*DATA BLOCK*
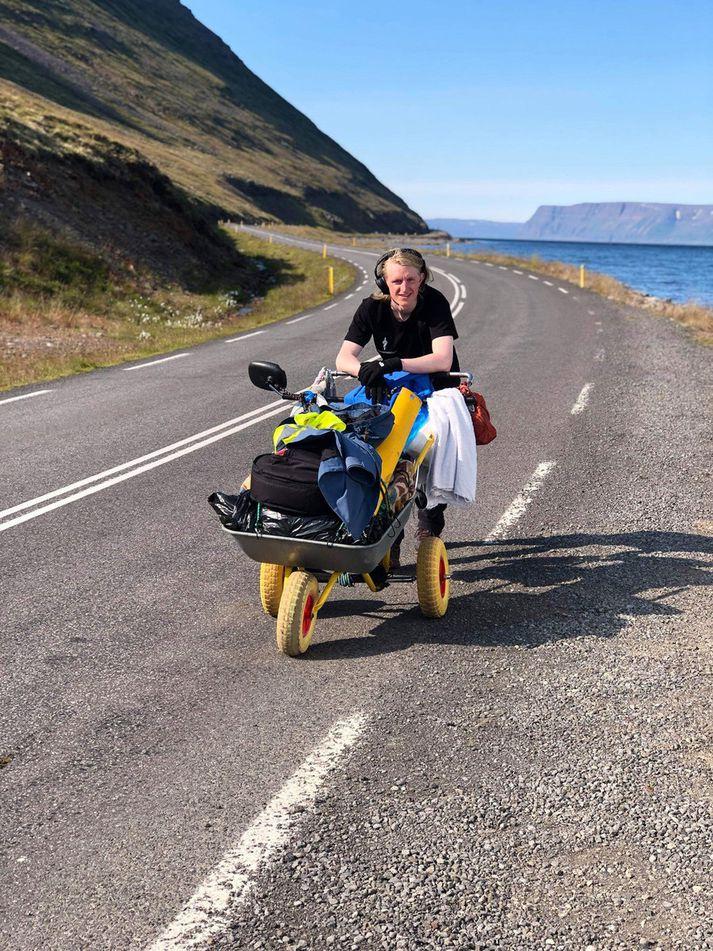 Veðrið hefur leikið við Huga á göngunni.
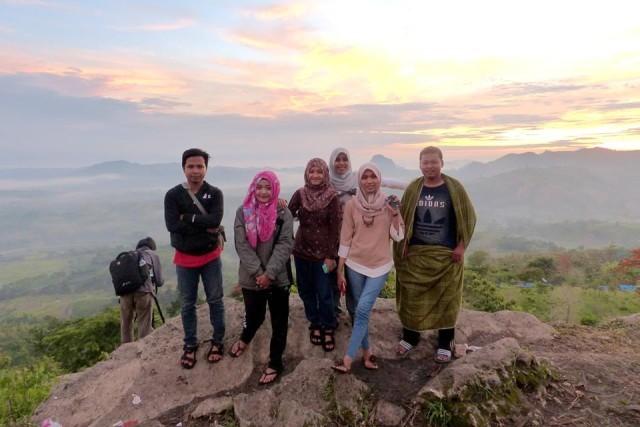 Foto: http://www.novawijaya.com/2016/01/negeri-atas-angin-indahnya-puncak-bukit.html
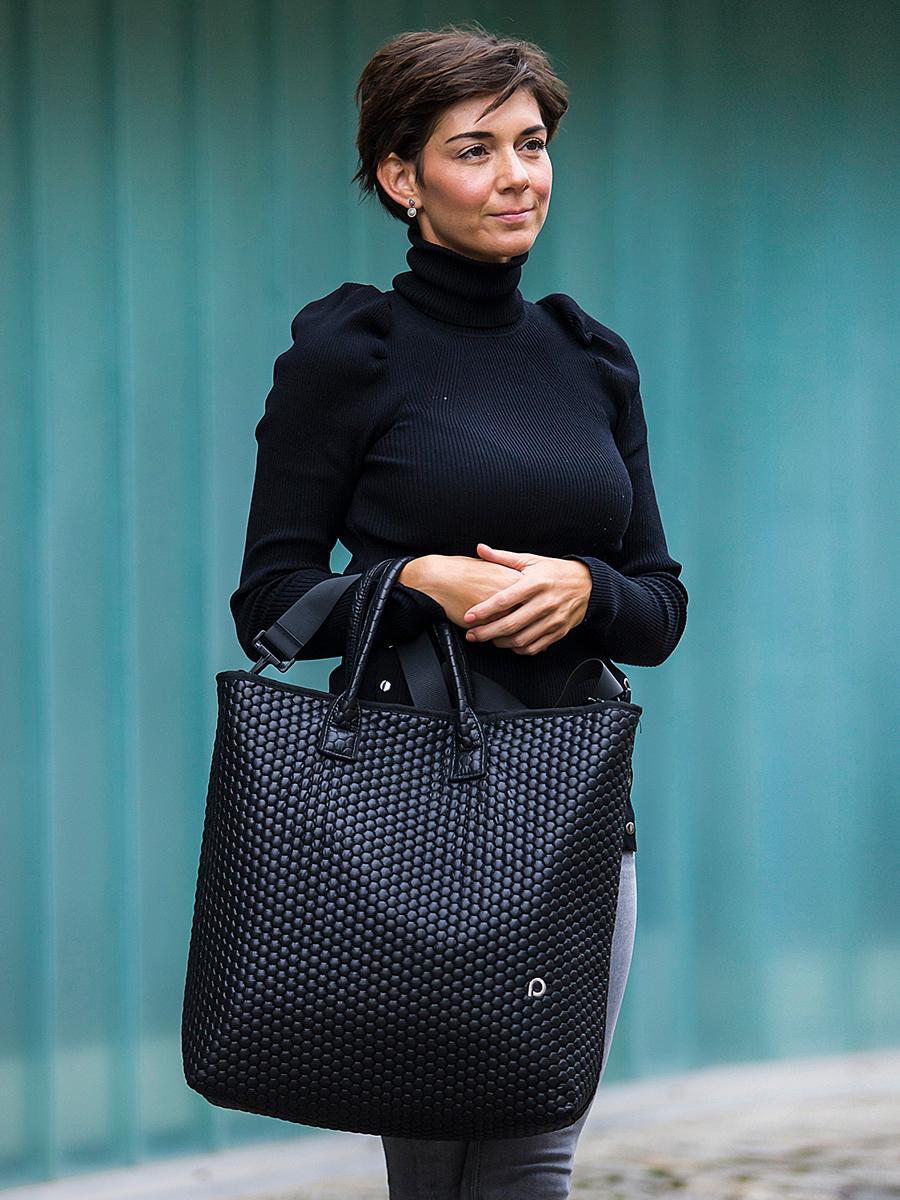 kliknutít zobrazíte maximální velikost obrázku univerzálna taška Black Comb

*TASK INSTRUCTIONS*
Only the pictures may be dropped when you copy the data above; everything else stays exact.

*WRITTEN REPLY*
 Veðrið hefur leikið við Huga á göngunni.
 Foto: http://www.novawijaya.com/2016/01/negeri-atas-angin-indahnya-puncak-bukit.html
 kliknutít zobrazíte maximální velikost obrázku univerzálna taška Black Comb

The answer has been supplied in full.